If Paramount has any brains they’ll definitely include the originally shot ending of World War Z on the DVD/Bluray. Everyone has read about the discarded finale and is probably curious to some degree. It would be close to criminal not to share it, especially given the dark sexual-territorial aspects that may or may not have been filmed. On 6.22 Movies.com’s Peter Hall posted a synopsis of the original finale in the WWZ script. “We don’t have 100% confirmation that all of this [finale] ended up being filmed, though there’s evidence below [that] a lot of it was,” Hall writes, “but this is at least how it was supposed to end.”
Key portion: “Gerry (Brad Pitt) reaches Karin (Mireille Enos). He explains to her that the cold is the way they’ll win battles, which does her no good because it just so happens she and the kids are in a refugee camp in the sweltering heat of the Everglades. They’re in the type of camp where you have to have something to trade to survive, and it just so happens the one thing Karin had to trade was herself. She doesn’t explicitly tell Gerry this, but after she hastily hangs up the phone we see that she’s in some kind of reluctantly consensual relationship with the soldier who rescued them from the rooftop at the beginning of the movie.

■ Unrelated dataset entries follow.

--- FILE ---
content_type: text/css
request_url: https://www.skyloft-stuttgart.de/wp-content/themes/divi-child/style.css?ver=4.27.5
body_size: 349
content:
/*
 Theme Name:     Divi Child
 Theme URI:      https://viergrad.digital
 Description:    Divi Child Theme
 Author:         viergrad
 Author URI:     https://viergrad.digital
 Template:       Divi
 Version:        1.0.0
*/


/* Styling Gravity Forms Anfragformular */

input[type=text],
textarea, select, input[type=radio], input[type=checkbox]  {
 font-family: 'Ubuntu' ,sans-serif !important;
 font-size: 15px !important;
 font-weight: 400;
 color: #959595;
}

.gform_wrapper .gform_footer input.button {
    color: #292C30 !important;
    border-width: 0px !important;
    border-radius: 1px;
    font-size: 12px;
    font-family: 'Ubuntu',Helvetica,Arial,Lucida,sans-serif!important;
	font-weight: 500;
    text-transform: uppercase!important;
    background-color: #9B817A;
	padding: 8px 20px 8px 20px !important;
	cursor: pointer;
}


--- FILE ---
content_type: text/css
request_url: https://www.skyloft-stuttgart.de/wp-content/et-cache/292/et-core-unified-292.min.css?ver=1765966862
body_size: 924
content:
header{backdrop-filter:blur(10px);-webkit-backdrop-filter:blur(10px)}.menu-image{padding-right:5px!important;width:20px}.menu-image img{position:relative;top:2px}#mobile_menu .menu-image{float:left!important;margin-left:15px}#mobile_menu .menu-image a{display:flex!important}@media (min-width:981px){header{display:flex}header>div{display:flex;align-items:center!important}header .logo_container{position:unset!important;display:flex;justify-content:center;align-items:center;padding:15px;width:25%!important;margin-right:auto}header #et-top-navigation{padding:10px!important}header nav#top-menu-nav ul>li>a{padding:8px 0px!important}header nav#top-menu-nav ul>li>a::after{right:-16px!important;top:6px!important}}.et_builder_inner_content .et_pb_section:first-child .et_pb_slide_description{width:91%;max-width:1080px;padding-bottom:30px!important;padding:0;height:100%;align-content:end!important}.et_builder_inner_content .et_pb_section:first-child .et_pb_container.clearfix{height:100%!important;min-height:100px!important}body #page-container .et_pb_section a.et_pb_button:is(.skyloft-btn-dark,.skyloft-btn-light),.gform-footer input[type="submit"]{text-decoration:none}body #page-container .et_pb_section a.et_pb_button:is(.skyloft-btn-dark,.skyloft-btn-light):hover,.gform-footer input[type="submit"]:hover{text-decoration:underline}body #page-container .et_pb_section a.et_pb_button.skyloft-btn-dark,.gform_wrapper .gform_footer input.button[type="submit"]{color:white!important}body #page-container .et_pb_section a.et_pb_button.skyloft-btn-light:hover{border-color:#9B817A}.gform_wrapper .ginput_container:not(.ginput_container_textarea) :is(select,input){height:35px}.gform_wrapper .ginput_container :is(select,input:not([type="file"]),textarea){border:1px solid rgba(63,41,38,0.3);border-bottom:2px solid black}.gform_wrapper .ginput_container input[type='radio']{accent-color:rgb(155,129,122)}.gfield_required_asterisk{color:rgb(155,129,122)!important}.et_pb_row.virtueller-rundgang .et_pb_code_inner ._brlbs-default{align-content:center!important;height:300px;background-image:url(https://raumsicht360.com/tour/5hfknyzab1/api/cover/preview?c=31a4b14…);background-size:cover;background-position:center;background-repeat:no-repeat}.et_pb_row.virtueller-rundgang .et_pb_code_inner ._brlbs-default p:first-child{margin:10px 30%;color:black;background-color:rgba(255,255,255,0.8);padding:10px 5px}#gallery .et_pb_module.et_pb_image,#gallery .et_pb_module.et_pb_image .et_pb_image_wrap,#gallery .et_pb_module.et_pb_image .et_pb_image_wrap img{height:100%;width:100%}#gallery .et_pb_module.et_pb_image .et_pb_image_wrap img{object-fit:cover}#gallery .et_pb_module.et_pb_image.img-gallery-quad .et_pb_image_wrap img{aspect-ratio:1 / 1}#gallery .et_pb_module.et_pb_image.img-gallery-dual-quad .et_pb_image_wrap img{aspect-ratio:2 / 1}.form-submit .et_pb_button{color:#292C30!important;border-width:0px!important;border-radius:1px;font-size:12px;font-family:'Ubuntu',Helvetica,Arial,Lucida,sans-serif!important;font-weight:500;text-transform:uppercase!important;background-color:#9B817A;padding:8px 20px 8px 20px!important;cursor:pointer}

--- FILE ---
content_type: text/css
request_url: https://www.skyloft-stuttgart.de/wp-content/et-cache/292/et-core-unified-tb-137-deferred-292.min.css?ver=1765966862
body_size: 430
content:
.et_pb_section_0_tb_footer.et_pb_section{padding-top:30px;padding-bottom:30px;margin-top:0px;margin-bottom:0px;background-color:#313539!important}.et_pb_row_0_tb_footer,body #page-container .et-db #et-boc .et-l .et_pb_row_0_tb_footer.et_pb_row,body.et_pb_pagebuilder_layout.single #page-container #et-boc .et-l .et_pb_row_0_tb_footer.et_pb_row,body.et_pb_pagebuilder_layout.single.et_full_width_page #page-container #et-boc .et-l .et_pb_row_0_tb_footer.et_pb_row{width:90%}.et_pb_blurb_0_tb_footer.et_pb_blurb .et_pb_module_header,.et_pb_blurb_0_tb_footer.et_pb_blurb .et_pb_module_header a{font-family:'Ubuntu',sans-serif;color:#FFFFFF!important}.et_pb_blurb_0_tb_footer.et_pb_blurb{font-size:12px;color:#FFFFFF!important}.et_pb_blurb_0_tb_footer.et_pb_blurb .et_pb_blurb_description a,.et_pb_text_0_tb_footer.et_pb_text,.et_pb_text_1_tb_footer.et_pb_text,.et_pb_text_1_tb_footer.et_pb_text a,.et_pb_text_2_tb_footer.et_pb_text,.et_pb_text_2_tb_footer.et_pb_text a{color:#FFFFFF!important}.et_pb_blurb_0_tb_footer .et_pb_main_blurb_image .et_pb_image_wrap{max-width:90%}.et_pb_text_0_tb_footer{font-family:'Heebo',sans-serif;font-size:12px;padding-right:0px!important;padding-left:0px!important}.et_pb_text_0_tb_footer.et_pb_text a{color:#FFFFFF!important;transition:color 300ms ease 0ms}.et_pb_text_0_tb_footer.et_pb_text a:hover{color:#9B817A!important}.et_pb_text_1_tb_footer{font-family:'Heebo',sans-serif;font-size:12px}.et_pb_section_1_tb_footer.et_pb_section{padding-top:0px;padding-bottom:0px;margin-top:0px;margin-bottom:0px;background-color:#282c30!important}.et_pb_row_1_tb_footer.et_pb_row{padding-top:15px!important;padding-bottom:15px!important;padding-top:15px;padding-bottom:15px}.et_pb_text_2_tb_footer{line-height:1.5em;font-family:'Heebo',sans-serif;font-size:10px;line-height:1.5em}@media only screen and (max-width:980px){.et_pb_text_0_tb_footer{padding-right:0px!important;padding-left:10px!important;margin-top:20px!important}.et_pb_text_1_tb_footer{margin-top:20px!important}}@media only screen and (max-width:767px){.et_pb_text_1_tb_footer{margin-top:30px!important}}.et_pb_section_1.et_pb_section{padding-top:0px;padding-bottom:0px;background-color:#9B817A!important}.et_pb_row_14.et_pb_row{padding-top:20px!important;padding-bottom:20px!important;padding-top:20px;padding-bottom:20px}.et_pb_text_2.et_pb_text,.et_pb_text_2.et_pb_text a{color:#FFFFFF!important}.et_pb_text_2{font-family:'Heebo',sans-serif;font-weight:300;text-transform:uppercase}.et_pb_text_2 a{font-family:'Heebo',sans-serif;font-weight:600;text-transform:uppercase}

“Did you happen to notice that soldier on the helicopter was played by Matthew Fox? Did you wonder why they bothered to cast someone as recognizable as him in a role that was pretty inconsequential and had almost no lines? That’s because his real payoff wasn’t until the end.

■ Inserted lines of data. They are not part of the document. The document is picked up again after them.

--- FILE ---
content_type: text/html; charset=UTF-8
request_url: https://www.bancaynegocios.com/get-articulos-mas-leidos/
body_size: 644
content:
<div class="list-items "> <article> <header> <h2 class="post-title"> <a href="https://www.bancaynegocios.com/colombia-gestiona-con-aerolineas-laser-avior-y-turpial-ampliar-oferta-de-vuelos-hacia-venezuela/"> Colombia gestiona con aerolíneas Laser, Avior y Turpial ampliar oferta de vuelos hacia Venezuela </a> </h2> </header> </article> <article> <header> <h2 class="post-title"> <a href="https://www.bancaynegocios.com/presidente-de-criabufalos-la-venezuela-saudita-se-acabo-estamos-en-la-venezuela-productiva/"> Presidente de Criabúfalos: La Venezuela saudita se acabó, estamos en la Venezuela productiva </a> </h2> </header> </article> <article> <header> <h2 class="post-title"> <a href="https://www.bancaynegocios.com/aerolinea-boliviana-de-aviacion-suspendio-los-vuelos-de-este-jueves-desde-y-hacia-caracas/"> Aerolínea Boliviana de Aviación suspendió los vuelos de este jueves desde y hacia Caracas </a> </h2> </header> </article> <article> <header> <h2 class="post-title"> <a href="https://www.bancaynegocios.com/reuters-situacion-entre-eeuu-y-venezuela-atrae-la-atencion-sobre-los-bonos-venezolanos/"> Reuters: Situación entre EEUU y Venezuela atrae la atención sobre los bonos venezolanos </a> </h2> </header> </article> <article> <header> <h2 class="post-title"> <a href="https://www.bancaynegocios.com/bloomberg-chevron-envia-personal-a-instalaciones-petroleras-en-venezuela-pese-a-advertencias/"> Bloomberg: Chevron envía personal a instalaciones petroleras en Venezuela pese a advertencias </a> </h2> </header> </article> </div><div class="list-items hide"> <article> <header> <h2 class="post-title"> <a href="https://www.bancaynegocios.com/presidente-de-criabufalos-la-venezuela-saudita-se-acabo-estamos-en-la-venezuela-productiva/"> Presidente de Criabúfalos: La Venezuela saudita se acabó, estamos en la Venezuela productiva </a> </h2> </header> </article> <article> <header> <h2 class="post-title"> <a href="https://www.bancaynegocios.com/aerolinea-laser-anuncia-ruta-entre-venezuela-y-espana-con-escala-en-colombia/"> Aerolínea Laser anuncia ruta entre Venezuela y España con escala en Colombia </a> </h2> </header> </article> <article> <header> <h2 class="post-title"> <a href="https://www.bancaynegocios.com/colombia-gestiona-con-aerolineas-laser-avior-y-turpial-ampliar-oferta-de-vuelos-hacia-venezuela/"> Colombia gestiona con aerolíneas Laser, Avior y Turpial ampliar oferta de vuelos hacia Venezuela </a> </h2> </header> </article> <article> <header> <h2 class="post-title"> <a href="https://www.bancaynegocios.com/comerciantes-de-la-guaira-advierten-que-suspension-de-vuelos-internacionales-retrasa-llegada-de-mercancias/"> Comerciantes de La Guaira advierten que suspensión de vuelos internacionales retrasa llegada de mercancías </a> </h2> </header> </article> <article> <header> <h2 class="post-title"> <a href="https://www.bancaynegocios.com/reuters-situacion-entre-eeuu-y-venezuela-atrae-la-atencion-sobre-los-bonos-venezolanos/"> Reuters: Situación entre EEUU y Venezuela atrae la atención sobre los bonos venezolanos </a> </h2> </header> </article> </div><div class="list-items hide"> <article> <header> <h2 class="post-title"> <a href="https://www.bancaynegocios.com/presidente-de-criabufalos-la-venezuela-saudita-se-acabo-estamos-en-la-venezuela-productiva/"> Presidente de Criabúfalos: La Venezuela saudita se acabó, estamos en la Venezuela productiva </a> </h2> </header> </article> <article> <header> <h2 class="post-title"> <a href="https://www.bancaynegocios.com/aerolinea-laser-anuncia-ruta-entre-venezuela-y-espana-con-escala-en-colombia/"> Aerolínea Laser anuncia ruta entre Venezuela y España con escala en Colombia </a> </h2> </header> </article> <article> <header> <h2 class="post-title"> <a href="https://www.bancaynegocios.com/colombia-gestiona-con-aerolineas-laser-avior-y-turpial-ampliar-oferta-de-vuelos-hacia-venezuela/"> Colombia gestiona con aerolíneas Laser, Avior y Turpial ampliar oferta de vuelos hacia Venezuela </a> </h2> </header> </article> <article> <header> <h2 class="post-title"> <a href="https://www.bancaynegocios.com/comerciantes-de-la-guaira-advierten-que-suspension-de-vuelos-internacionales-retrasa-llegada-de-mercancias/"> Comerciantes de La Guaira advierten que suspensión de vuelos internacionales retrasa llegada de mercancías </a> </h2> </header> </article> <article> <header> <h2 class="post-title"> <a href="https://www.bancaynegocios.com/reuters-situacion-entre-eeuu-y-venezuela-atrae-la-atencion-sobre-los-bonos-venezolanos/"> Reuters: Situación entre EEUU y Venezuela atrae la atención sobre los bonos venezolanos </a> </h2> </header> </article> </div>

“Fox’s parajumper soldier then calls Gerry back and explains to him that he should just stay wherever he is and start a new life like he and Karin have. Gerry refuses to accept this, though, and he embarks on a rage mission to get back to his wife and daughters. Trouble is the nearest port that won’t be frozen is thousands of miles away, so there’s a montage of Gerry, Simon and Segen crossing various terrain until they ultimately end up on a boat. They’re now off of the Oregon coast and they attack the American shore like it’s D-day. And that’s how the movie ends. Not with Gerry having discovered a cure, but with him storming across the United States of America to get Karin back.”